Menurut Komisioner KI Yogyakarta yang mengawaki kelembagaan, Rudy Nurhandoko
untuk Monev ada perubahan dibandingkn Monev di Sumbar.

“Kita tidak mencari terbaik tapi mengedepankan potret aplikasi keterbukaan informasi publik di semua badan publok dalam klaster penilaian. Jadi semua badan publik yang menjadi konstetas Monev itu diberikan penilaiannya dan juga dilakukan akses informais lewat email kepada semua badan publik,”ujar Rudy Nurhandoko.

Sedangkan Komisioner membidangi PSI Erniati lebih mengedepankan edukasi dalam penanganan sengketa informasi publik.

“Ada stigma menahun di masyarakat soal sengketa itu seperti momok, sehingga kita lebih mengedepankn edukasi baik ke publik maupun ke badann publik,”ujar Erni.

Ngobrol sebagai sharing di audiensi KI Yogyakarta-Sumbar makin sarat makna karena hadir mantan komisioner KI Yogyakarta dua periode Dewi Amanatun yang termasuk founder penguatan keterbukaan informasi publik di Yogyakarta.
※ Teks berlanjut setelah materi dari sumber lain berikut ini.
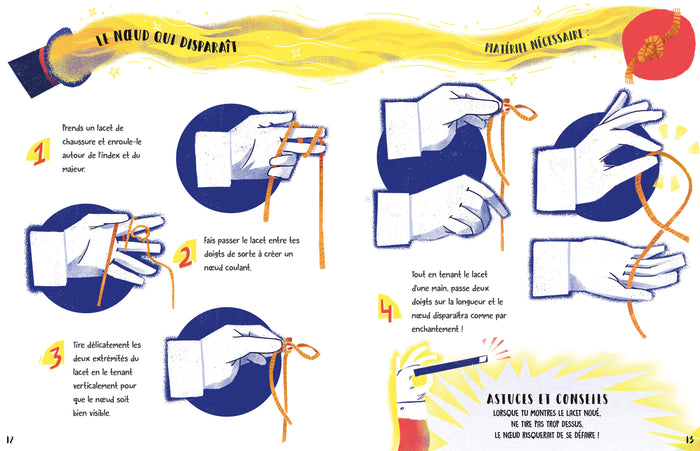 LE NŒUD QUI DISPARAÎT

MATÉRIEL NÉCESSAIRE :

1

Prends un lacet de chaussure et enroule-le autour de l'index et du majeur.

2

Fais passer le lacet entre tes doigts de sorte à créer un nœud coulant.

3

Tire délicatement les deux extrémités du lacet en le tenant verticalement pour que le nœud soit bien visible.

4

Tout en tenant le lacet d'une main, passe deux doigts sur la longueur et le nœud disparaîtra comme par enchantement !

ASTUCES ET CONSEILS
LORSQUE TU MONTRES LE LACET NOUÉ, NE TIRE PAS TROP DESSUS, LE NŒUD RISQUERAIT DE SE DÉFAIRE !

12

13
“Untuk Provinsi Yogyakarta terus berbenah sejak 10 tahun terkahir ini, termasuk mempersiapkan Tata Kelola Keterbukaan Informasi Publik di Yogyakarta, semoga saja pembahasannya bisa selesai tahun ini,”ujar Dewi Amanatun.

Menurut Amanatun keinginan publik untuk tahu soal anggaran baik APBD maupun dana keisitimewaan Yogyakarta.
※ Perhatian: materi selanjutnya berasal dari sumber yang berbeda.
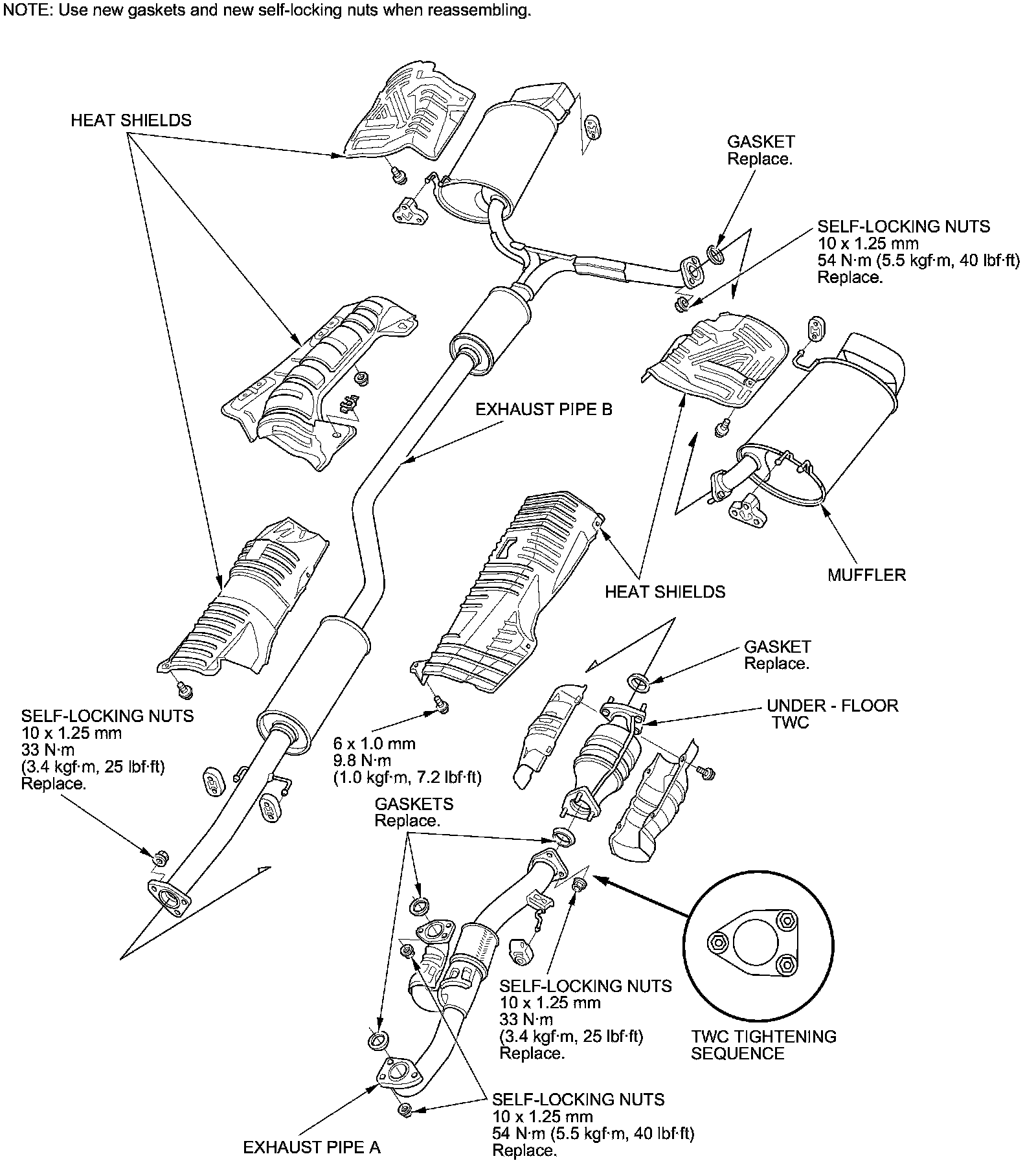 NOTE: Use new gaskets and new self-locking nuts when reassembling.

HEAT SHIELDS

GASKET
Replace.

SELF-LOCKING NUTS
10 x 1.25 mm
54 N·m (5.5 kgf·m, 40 lbf·ft)
Replace.

EXHAUST PIPE B

MUFFLER

HEAT SHIELDS

GASKET
Replace.

UNDER - FLOOR
TWC

SELF-LOCKING NUTS
10 x 1.25 mm
33 N·m
(3.4 kgf·m, 25 lbf·ft)
Replace.

6 x 1.0 mm
9.8 N·m
(1.0 kgf·m, 7.2 lbf·ft)

GASKETS
Replace.

SELF-LOCKING NUTS
10 x 1.25 mm
33 N·m
(3.4 kgf·m, 25 lbf·ft)
Replace.

TWC TIGHTENING
SEQUENCE

SELF-LOCKING NUTS
10 x 1.25 mm
54 N·m (5.5 kgf·m, 40 lbf·ft)
Replace.

EXHAUST PIPE A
“DPRD Yogyakarta cukup paham bahwa itu hak publik, sehingga punya semangat untuk melahirkan Perda Tata Kelola Keterbukaan Informasi Publik,”ujar Dewi.

Yang pasti kata Dewi, untuk Sultan semangat keterbukaan informasi publik tidak perlu diragukan, aplikasinya masih dalam belutan birokrasi beda kultur dalam pemerintahan karena Gubernur di sini juga Raja ada sinuwun dan ada sturiktur lainya,”ujar Dewi.

Ada dilematis kata Dewi dan itu bisa juga terjadi di provinsi lain katika badan publik soal ketebrukaan informasi masih lips service.

“Cuma mengedepankan melayani belum memberi ruang untuk membuka akses terkait informasi yang diatur oleh UU 14 Tahun 2018 tentang Keterbukaan Informasi Publik. Padahal sebelum ada UU itu Yogyakarya sudah punya geray informasi publik dengan banyak aplikasi yang memberikan kenyamanan siapa saja ingin tahu a-z Yogyakarta,”ujarnya.

Kuncinya ya itu tadi kata Dewi Amanatun Ranperda Keterbukaan Informasi Publik.

“Aalanya September sah tapi karena kondisi dan situasi dipending, semoga tahun ini bisa diahkan,”ujar Dewi.